** Selected text follows **

Malfroy was credited with five (Note: Aces High (1994) considers this number unlikely and states that only one claim was made. The London Gazette issue in June 1942, however, mentions that "He has destroyed at least 4 enemy aircraft and damaged several others.".) enemy aircraft destroyed during the war. He was awarded both the Commonwealth Distinguished Flying Cross and the American Distinguished Flying Cross.

** End of Selected text **
** Provided records follows **

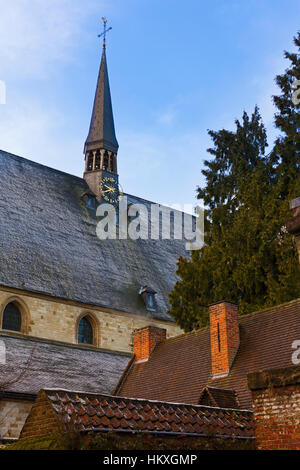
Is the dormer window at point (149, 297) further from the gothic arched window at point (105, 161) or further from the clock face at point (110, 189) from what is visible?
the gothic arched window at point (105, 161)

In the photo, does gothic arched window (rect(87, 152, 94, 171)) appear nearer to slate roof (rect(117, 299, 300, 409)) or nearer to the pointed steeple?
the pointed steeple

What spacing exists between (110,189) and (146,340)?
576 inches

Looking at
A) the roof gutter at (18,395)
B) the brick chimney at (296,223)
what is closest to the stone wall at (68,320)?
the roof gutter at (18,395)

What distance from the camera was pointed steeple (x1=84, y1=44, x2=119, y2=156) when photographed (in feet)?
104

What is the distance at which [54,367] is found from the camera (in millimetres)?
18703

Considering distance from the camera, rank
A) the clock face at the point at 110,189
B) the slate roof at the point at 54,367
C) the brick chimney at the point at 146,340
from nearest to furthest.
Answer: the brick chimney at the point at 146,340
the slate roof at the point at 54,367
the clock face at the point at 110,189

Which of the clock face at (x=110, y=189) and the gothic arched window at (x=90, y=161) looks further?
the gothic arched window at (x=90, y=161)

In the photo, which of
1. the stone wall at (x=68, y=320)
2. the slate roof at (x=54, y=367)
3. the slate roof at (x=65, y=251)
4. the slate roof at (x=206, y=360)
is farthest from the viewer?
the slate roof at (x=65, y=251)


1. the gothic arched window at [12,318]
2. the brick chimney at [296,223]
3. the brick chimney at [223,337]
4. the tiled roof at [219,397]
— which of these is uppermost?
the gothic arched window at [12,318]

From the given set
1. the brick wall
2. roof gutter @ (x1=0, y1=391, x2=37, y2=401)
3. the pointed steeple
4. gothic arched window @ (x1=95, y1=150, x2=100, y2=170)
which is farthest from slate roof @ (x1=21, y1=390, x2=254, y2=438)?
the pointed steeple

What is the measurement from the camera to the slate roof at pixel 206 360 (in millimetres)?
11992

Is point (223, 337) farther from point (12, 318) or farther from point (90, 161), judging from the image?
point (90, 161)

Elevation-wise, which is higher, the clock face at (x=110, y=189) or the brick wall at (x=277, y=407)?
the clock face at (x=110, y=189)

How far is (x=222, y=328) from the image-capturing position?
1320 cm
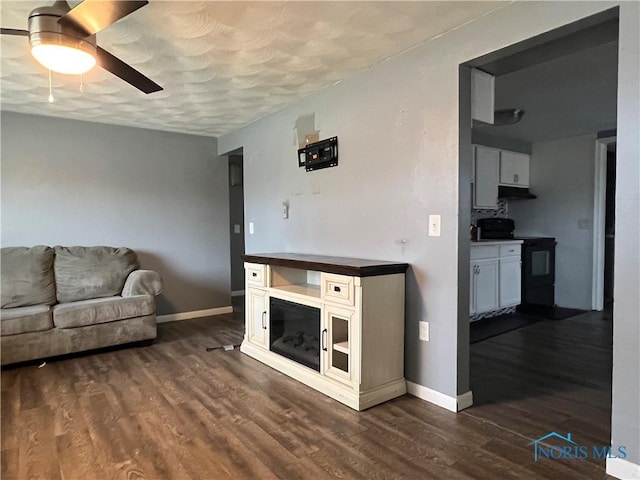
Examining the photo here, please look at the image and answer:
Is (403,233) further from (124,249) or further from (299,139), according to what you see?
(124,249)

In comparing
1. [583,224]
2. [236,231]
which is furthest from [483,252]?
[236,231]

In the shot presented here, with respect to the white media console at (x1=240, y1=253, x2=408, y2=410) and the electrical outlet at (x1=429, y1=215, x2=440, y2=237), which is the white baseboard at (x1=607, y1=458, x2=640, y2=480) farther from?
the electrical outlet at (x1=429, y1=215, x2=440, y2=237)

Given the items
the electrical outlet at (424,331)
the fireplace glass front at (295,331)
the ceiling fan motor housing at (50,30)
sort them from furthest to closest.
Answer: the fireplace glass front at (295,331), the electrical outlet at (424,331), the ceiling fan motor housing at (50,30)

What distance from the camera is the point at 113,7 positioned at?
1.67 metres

** End of Provided records **
** Provided records follows **

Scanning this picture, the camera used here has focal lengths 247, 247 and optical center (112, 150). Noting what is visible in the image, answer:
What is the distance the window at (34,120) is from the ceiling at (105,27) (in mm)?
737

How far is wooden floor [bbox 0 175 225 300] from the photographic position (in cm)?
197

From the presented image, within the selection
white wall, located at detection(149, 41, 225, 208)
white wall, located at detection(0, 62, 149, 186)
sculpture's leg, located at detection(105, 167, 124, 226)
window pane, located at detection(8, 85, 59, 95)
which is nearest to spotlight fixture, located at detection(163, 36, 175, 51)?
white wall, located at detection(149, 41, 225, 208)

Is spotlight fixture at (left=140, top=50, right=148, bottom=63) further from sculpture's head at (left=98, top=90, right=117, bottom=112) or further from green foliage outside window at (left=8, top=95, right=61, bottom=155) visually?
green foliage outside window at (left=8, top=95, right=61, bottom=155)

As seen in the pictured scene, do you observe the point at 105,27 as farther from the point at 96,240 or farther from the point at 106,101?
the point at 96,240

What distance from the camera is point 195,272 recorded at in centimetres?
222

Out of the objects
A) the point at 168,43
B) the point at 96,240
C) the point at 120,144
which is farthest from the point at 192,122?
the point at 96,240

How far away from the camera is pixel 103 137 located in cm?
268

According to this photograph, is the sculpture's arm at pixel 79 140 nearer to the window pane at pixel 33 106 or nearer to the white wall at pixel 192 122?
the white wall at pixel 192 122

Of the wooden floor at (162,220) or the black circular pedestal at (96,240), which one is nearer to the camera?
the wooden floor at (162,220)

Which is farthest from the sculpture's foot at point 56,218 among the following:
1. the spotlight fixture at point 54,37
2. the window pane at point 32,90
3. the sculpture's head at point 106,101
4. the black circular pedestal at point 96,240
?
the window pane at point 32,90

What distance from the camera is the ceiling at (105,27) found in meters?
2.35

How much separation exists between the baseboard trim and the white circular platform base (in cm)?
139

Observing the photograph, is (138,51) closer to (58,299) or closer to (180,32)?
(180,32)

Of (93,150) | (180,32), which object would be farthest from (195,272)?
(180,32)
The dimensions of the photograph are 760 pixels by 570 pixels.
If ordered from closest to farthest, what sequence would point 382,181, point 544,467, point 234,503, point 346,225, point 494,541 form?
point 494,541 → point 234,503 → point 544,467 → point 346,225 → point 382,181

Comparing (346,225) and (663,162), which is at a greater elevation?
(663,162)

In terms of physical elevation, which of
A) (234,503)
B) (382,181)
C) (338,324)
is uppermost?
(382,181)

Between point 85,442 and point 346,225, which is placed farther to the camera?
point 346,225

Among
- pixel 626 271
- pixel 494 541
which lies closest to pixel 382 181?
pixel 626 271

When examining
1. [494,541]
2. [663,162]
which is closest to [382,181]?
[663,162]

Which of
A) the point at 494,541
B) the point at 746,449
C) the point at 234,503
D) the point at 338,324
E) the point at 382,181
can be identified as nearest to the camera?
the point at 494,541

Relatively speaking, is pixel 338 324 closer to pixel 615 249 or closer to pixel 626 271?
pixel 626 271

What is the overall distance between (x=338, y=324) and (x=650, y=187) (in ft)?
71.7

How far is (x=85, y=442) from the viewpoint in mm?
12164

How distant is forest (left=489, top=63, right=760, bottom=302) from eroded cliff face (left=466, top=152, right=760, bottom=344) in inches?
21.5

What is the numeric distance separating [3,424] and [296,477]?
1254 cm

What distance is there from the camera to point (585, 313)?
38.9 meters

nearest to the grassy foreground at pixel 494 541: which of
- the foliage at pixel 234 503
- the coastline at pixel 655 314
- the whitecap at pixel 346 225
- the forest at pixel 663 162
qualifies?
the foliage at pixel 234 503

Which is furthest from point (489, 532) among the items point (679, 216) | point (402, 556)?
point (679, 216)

** End of Provided records **
** Provided records follows **

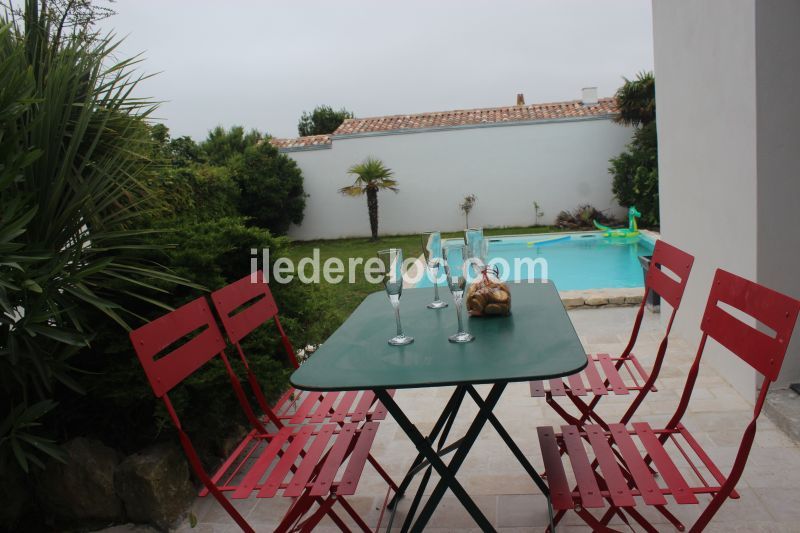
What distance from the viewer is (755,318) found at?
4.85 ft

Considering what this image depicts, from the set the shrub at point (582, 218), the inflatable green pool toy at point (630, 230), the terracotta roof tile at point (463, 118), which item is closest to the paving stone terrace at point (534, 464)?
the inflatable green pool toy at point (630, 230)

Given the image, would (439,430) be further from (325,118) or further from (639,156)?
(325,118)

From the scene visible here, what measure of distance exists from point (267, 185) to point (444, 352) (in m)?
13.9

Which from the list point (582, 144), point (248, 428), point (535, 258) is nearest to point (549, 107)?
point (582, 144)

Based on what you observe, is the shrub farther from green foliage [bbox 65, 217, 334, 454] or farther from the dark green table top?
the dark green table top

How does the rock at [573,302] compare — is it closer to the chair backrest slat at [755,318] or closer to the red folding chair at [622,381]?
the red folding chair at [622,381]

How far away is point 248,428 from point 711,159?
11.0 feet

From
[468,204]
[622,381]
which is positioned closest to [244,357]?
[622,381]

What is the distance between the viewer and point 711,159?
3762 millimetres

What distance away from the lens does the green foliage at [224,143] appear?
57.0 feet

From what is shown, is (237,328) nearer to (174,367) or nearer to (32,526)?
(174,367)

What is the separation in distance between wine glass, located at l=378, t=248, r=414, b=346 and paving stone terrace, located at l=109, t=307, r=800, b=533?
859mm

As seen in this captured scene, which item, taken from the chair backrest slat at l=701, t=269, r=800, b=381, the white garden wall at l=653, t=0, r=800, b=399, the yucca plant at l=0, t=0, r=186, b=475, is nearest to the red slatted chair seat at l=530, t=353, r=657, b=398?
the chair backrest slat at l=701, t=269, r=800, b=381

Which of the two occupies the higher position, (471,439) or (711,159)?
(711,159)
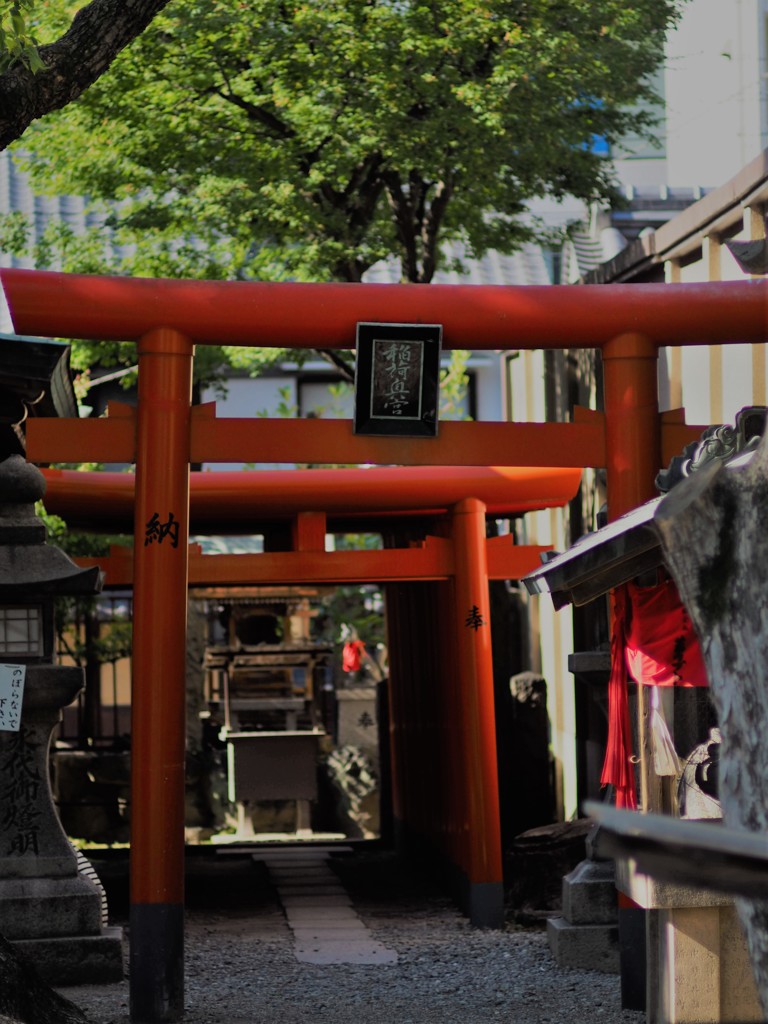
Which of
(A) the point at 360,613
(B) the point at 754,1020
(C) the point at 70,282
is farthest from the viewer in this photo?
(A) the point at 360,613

** End of Provided records **

Assigned task A
Which two awards did Malfroy receive, according to the passage about Malfroy?
Assigned task B
Reproduce the passage about Malfroy word for word, starting at "Malfroy was credited" and ending at "Distinguished Flying Cross.".
The records have no connection to the passage about Malfroy.

Expected answer A
He received the Commonwealth Distinguished Flying Cross and the American Distinguished Flying Cross.

Expected answer B
Malfroy was credited with five (Note: Aces High (1994) considers this number unlikely and states that only one claim was made. The London Gazette issue in June 1942, however, mentions that "He has destroyed at least 4 enemy aircraft and damaged several others.".) enemy aircraft destroyed during the war. He was awarded both the Commonwealth Distinguished Flying Cross and the American Distinguished Flying Cross.